Le Pacte de stabilité et de croissance

Conçu lors d'une réunion informelle à Dublin le 21 septembre 1996, finalisé par le sommet de Dublin des 13 et 14 décembre 1996 puis enfin inscrit dans le traité d'Amsterdam signé le 2 octobre 1997, le Pacte de stabilité et de croissance (PSC) fixe un ensemble de normes qui encadre les politiques budgétaires des Quinze à partir du 1er janvier 1999. S'il reprend les normes de Maastricht (3 % de déficit public), le Pacte de stabilité se veut plus rigoureux et précise notamment les dispositions de l'article 104 C relatif aux circonstances exceptionnelles justifiant le dépassement des normes.

Ce PSC repose principalement sur deux grands "volets" : la prévention et la surveillance multilatérale des positions budgétaires nationales d'une part, et la procédure des déficits excessifs et son mécanisme de sanctions d'autre part.
┄┄┄┄┄┄┄┄┄┄┄┄┄┄┄┄┄┄┄┄
> CONSIGNE: Reprenez le texte sur le Pacte de stabilité et de croissance à partir de sa dernière phrase et poursuivez-le. Les entrées qui suivent forment un ensemble distinct du texte sur le Pacte de stabilité et de croissance.

> DONNÉES PRÉSENTÉES:
┄┄┄┄┄┄┄┄┄┄┄┄┄┄┄┄┄┄┄┄
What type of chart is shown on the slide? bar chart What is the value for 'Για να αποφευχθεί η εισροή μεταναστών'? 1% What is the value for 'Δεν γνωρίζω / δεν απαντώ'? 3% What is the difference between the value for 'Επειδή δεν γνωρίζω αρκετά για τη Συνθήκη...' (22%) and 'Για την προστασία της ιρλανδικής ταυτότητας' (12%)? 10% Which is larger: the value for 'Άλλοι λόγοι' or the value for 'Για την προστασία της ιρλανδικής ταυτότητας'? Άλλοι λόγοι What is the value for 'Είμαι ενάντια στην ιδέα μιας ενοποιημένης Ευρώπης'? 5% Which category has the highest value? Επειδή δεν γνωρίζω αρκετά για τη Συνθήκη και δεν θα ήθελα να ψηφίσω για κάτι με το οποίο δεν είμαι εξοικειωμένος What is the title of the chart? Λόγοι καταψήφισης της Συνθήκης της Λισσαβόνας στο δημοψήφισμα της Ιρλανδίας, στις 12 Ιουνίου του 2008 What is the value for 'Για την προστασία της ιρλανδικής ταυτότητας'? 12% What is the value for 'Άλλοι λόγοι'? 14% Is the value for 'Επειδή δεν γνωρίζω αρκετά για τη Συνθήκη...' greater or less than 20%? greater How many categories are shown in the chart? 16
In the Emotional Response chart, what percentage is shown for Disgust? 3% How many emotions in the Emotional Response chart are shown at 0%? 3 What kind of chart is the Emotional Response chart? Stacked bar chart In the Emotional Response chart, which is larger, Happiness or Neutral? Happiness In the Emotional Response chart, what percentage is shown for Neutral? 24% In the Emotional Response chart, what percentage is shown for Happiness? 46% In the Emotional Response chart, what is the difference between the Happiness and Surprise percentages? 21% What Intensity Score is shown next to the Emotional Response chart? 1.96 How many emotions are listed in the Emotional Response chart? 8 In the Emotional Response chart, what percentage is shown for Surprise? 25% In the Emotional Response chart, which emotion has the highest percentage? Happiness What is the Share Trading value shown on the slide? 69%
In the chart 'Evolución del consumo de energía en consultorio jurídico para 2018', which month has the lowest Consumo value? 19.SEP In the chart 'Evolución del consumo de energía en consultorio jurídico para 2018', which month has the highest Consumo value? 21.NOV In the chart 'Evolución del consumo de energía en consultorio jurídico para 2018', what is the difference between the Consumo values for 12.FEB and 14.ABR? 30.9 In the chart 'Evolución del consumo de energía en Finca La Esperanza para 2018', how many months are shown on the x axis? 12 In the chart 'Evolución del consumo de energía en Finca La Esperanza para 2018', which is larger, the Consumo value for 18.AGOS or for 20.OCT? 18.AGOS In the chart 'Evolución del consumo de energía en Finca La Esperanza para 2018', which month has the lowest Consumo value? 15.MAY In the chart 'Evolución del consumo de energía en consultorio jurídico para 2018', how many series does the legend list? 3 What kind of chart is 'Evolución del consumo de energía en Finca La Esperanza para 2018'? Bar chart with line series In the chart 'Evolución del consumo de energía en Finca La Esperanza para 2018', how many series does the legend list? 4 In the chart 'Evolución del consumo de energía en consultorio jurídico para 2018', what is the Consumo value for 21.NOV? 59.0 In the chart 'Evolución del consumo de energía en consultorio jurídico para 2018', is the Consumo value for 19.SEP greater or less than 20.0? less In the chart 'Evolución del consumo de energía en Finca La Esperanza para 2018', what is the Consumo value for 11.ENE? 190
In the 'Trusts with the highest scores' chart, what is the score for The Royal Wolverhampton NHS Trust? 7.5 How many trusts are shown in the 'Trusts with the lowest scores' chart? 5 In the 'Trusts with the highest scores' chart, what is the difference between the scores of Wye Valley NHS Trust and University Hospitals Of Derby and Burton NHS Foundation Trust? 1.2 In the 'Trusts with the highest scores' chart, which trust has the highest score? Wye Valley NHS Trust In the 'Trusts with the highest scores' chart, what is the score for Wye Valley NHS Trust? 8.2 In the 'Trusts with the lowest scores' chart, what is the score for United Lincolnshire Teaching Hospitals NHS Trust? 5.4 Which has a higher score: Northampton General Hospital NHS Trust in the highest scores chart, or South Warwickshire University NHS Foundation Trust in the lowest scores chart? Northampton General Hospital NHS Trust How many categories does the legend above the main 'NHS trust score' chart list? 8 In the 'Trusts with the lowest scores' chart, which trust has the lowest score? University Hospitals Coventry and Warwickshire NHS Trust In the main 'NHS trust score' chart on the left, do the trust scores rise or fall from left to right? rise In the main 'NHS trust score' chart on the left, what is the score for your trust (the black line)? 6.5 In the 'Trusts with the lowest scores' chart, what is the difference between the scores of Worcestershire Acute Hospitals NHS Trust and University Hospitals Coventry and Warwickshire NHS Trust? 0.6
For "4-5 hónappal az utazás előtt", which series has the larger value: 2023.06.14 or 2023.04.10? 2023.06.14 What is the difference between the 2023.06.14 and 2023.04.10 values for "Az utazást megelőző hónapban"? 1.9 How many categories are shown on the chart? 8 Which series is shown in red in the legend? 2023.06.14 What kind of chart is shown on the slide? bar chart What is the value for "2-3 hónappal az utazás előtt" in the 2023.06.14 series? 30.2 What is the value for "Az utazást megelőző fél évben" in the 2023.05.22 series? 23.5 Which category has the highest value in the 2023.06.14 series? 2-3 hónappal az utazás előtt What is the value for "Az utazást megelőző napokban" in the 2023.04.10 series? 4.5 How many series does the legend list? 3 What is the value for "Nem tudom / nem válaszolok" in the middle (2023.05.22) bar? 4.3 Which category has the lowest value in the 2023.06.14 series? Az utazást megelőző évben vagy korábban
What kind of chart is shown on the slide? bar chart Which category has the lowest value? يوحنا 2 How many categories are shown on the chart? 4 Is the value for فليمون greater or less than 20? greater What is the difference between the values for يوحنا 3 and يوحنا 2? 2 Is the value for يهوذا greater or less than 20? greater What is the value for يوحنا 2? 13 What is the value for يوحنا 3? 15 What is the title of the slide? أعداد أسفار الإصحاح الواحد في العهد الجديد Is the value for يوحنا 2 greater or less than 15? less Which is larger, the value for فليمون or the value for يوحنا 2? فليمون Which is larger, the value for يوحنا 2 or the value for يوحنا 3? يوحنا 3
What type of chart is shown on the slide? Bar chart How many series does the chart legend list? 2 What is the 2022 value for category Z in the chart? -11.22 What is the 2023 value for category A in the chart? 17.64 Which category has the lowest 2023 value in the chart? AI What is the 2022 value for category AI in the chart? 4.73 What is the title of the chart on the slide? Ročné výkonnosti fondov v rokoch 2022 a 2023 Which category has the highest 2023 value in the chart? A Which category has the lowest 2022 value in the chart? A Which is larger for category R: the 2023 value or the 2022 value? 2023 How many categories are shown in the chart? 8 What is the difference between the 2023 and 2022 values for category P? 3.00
┄┄┄┄┄┄┄┄┄┄┄┄┄┄┄┄┄┄┄┄
> CORRIGÉ:
Dans le cadre de la prévention, les États membres de la zone euro doivent rendre public chaque année un programme de stabilité, c'est-à-dire une stratégie pluri-annuelle de dépenses et de recettes publiques visant à tendre vers un budget proche de l'équilibre ou en excédent. Ce programme, qui couvre un horizon de quatre ans, est soumis chaque année à l'appréciation du conseil Ecofin, après avis public de la Commission. Ces éléments préventifs contenus dans le PSC visent à renforcer la transparence de l'information à l'échelle communautaire.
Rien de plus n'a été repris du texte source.